Dead flies make a perfumer's oil ferment and stink; so a little folly outweighs wisdom and honor.
A wise man's heart [goes] to the right, but a fool's heart to the left.
Even when the fool walks along the road, his heart lacks sense, and he shows everyone he is a fool.
If the ruler's anger rises against you, don't leave your place, for calmness puts great offenses to rest.
There is an evil I have seen under the sun, an error proceeding from the presence of the ruler:
The fool is appointed to great heights, but the rich remain in lowly positions.
I have seen slaves on horses, but princes walking on the ground like slaves.
The one who digs a pit may fall into it, and the one who breaks through a wall may be bitten by a snake.
The one who quarries stones may be hurt by them; the one who splits trees may be endangered by them.
If the axe is dull, and one does not sharpen its edge, then one must exert more strength; however, the advantage of wisdom is that it brings success.
If the snake bites before it is charmed, then there is no advantage for the charmer.
The words from the mouth of a wise man are gracious, but the lips of a fool consume him.
The beginning of the words of his mouth is folly, but the end of his speaking is evil madness.
Yet the fool multiplies words. No one knows what will happen, and who can tell anyone what will happen after him?
The struggles of fools weary them, for they don't know how to go to the city.
Woe to you, land, when your king is a household servant, and your princes feast in the morning.
Blessed are you, land, when your king is a son of nobles and your princes feast at the proper time-- for strength and not for drunkenness.
Because of laziness the roof caves in, and because of negligent hands the house leaks.
A feast is prepared for laughter, and wine makes life happy, and money is the answer for everything.
Do not curse the king even in your thoughts, and do not curse a rich person even in your bedroom, for a bird of the sky may carry the message, and a winged creature may report the matter.
Send your bread on the surface of the waters, for after many days you may find it.
Give a portion to seven or even to eight, for you don't know what disaster may happen on earth.
If the clouds are full, they will pour out rain on the earth; whether a tree falls to the south or the north, the place where the tree falls, there it will lie.
One who watches the wind will not sow, and the one who looks at the clouds will not reap.
Just as you don't know the path of the wind, or how bones [develop] in the womb of a pregnant woman, so you don't know the work of God who makes everything.
In the morning sow your seed, and at evening do not let your hand rest, because you don't know which will succeed, whether one or the other, or if both of them will be equally good.
Light is sweet, and it is pleasing for the eyes to see the sun.
For if a man should live many years, let him rejoice in them all, and let him remember the days of darkness, since they will be many. All that comes is futile.
Rejoice, young man, while you are young, and let your heart be glad in the days of your youth.
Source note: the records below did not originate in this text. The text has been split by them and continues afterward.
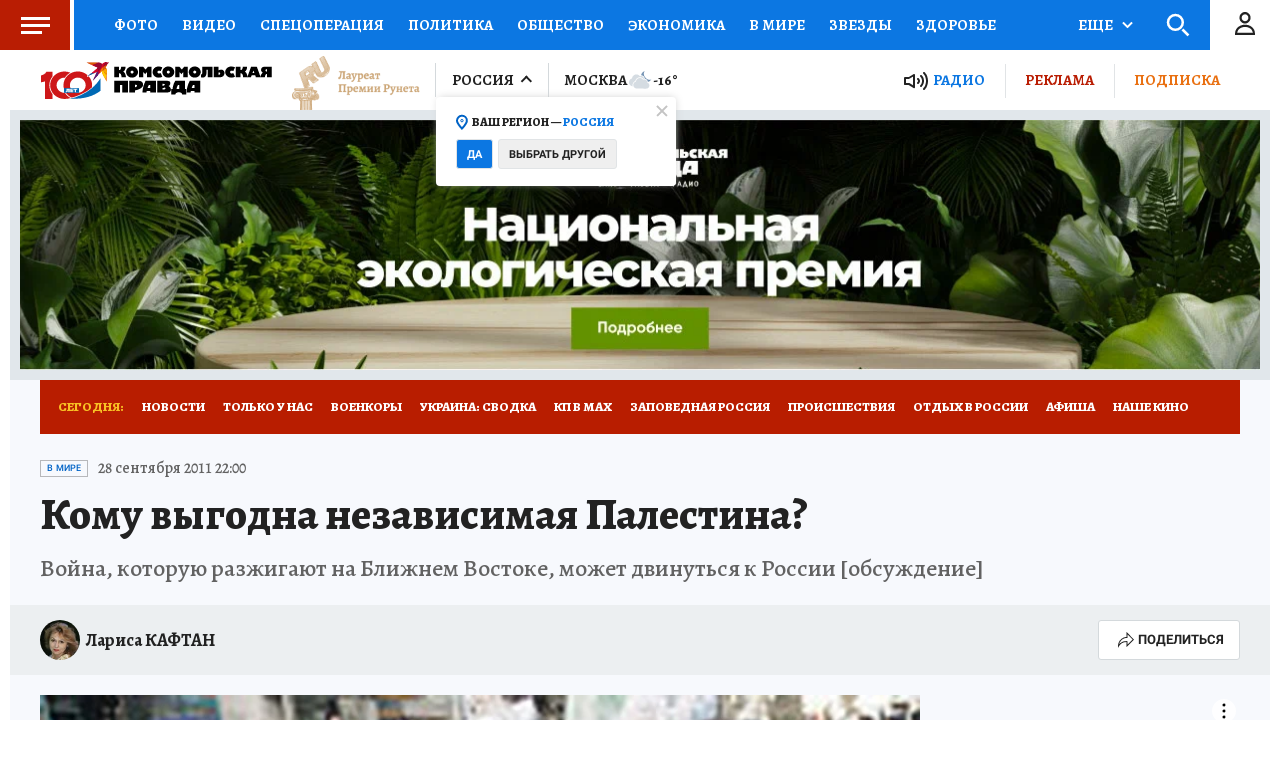

--- FILE ---
content_type: text/html
request_url: https://tns-counter.ru/nc01a**R%3Eundefined*kp_ru/ru/UTF-8/tmsec=kp_ru/360380925***
body_size: -71
content:
12676E07697C4592X1769751954:12676E07697C4592X1769751954

--- FILE ---
content_type: text/html; charset=UTF-8
request_url: https://tech.punchmedia.ru/sync/?pn=_pm_&pu=lctyh60mc61rhj39l8g7tlxj68drpzmyj7k&pt=30
body_size: 427
content:
{"pmg":{"pu":"BGqOvnpdHn9n"},"_pm_":{"pu":"lctyh60mc61rhj39l8g7tlxj68drpzmyj7k"}}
And walk in the ways of your heart and in the sights of your eyes; but know that for all of these things God will bring you to judgment.
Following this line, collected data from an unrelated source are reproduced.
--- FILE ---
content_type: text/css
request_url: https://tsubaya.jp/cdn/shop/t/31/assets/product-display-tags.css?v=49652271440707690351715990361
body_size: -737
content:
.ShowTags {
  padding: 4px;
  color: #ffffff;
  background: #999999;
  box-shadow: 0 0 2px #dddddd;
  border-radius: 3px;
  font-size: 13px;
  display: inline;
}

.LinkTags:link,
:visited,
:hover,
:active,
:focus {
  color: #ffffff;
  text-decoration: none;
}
Remove sorrow from your heart, and put away pain from your flesh, because youth and the prime of life are fleeting.
So remember your Creator in the days of your youth: Before the days of adversity come, and the years approach when you will say, "I have no delight in them";
before the sun and the light are darkened, and the moon and the stars, and the clouds return after the rain;
on the day when the guardians of the house tremble, and the strong men stoop, the women who grind cease because they are few, and the ones who watch through the windows see dimly,
and the doors at the street are shut while the sound of the mill fades; when one rises at the sound of a bird, and all the daughters of song grow faint.
Also, they are afraid of heights and dangers on the road; the almond tree blossoms, the grasshopper loses its spring, and the caper berry has no effect; for man is headed to his eternal home, and mourners will walk around in the street;
before the silver cord is snapped, and the golden bowl is broken, and the jar is shattered at the spring, and the wheel is broken into the well;
and the dust returns to the earth as it once was, and the spirit returns to God who gave it.
"Absolute futility," says the Teacher. "Everything is futile."
In addition to the Teacher being a wise man, he constantly taught the people knowledge; he weighed, explored, and arranged many proverbs.
The Teacher sought to find delightful sayings and to accurately write words of truth.
The sayings of the wise are like goads, and those from masters of collections are like firmly embedded nails. The sayings are given by one Shepherd.
But beyond these, my son, be warned: there is no end to the making of many books, and much study wearies the body.
When all has been heard, the conclusion of the matter is: fear God and keep His commands, because this [is for] all humanity.
For God will bring every act to judgment, including every hidden thing, whether good or evil.